## Task material
((
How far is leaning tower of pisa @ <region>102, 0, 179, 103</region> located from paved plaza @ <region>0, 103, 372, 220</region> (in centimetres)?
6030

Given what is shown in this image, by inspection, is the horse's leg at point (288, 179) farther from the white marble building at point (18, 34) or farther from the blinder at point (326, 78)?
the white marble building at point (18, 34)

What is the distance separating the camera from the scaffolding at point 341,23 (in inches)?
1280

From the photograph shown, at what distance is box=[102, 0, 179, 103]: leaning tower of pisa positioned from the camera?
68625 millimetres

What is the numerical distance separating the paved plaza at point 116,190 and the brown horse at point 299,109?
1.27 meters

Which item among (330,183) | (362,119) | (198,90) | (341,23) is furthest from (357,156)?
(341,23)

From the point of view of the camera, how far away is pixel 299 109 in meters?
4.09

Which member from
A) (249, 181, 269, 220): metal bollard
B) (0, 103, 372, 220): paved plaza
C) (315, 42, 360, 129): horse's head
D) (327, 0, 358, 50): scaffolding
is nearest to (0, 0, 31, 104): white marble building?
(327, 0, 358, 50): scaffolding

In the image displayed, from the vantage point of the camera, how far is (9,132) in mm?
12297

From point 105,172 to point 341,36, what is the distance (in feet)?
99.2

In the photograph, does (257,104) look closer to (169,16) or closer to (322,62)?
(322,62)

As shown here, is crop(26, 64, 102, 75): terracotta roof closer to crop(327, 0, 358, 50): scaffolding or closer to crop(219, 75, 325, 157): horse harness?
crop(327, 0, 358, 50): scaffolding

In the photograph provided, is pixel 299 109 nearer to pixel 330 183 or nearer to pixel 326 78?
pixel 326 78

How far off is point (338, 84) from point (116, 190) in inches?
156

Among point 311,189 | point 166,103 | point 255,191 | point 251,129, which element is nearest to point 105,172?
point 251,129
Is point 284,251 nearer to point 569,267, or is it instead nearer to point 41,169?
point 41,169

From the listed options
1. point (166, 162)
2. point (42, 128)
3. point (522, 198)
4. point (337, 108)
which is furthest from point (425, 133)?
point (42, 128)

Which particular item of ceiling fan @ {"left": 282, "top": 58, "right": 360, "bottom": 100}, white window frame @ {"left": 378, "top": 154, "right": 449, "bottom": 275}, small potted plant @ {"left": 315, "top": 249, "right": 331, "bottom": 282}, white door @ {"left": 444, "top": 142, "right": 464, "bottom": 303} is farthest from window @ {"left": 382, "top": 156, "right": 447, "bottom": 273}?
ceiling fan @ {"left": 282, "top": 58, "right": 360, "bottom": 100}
))
## What you need to do
Copy the listing above exactly as it appears, from the line containing "From the listed options" through the last line of the listing, including both of those lines.

## Response to this task
From the listed options
1. point (166, 162)
2. point (42, 128)
3. point (522, 198)
4. point (337, 108)
which is furthest from point (425, 133)?
point (42, 128)

Which particular item of ceiling fan @ {"left": 282, "top": 58, "right": 360, "bottom": 100}, white window frame @ {"left": 378, "top": 154, "right": 449, "bottom": 275}, small potted plant @ {"left": 315, "top": 249, "right": 331, "bottom": 282}, white door @ {"left": 444, "top": 142, "right": 464, "bottom": 303} is farthest from window @ {"left": 382, "top": 156, "right": 447, "bottom": 273}?
ceiling fan @ {"left": 282, "top": 58, "right": 360, "bottom": 100}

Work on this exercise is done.